The second problem was agent loops. The supervisor would sometimes get stuck delegating between the coder and reviewer indefinitely. I added a cycle detection mechanism by including a messageCount in the state and setting a hard limit.
const StateSchemaWithLimit = Annotation.Root({
// ... other fields
iterationCount: Annotation<number>({
reducer: (current) => (current || 0) + 1,
}),
});
// In the conditional edge function
function routeAssistantWithLimit(state: typeof StateSchemaWithLimit.State): string {
if (state.iterationCount > 10) {
console.warn("Iteration limit reached, terminating.");
return "end";
}
// ... original routing logic
}
How to Build Something Similar
Start by defining your state schema meticulously—every piece of data your agents need should be in there. Then, build and test each agent node in isolation before composing the graph. Use a simple in-memory store first, then add Redis for persistence.

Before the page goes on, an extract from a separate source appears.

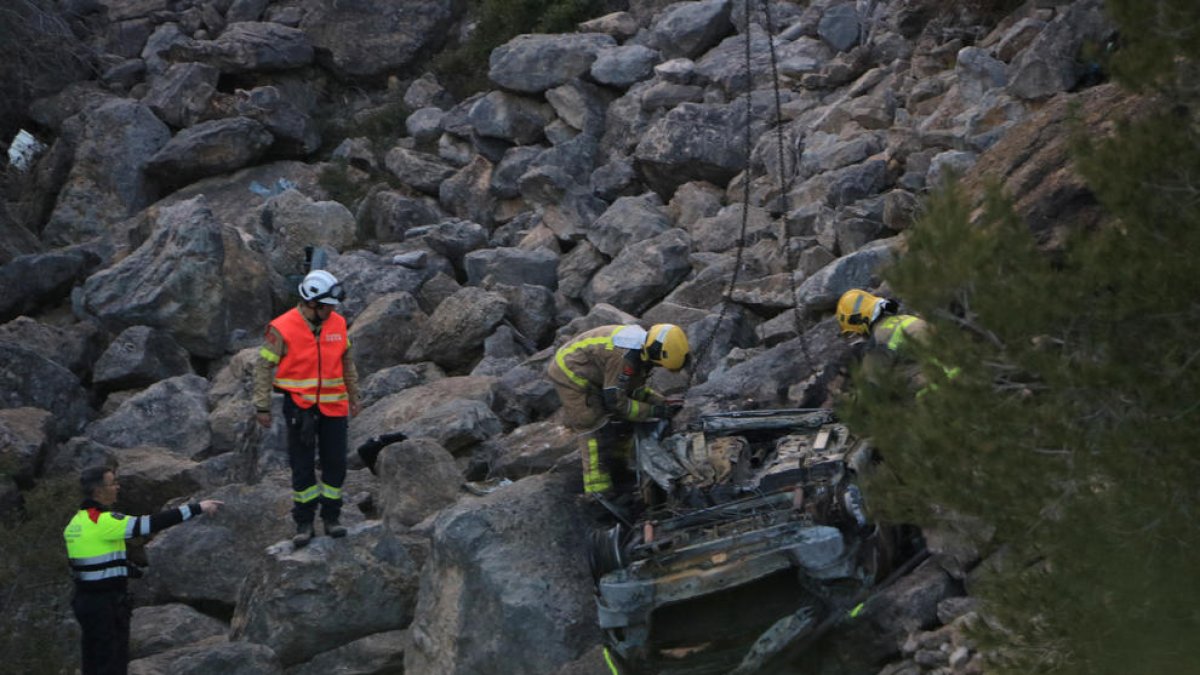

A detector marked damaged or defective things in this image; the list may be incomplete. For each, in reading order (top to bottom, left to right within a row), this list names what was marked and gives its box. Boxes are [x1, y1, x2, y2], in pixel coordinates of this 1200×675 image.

crashed vehicle [585, 408, 912, 667]
wrecked car [588, 408, 916, 667]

Here’s a minimal researcher agent node to illustrate the pattern.
import { ChatOpenAI } from "@langchain/openai";
const researchModel = new ChatOpenAI({ modelName: "gpt-4-turbo" });
async function researcherNode(state: typeof StateSchema.State) {
const { messages } = state;
const lastUserMessage = messages[messages.length - 1].content;
const prompt = `You are a research assistant. Based on the query: "${lastUserMessage}", find relevant information and summarize key findings.`;
const response = await researchModel.invoke([{ role: "user", content: prompt }]);
return {
messages: [response],
researchFindings: response.content,
nextAgent: "supervisor",
};
}
Compile your graph and run it with an entry point.

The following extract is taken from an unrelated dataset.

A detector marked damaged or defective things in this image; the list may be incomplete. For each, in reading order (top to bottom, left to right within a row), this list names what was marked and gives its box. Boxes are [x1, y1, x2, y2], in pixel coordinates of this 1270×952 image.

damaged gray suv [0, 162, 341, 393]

const app = workflow.compile();
const finalState = await app.invoke({
messages: [{ role: "user", content: "Build a login form with React and Tailwind CSS." }],
nextAgent: "supervisor",
});
Would I Build It the Same Way Again?
For a production system, I would still use LangGraph for orchestration because its stateful graph model is ideal for multi-agent workflows. However, I'd likely replace the OpenAI functions for agent routing with a simpler, rule-based classifier to reduce latency and cost. The supervisor prompt was sometimes overkill for deciding between "coder" and "reviewer."
I would also consider breaking the monolithic graph into smaller, nested subgraphs for complex tasks. This improves modularity and makes debugging easier. LangGraph supports this, but I didn't implement it initially.
The one thing you should know before starting is that your graph is only as robust as your state schema—spend time designing it upfront.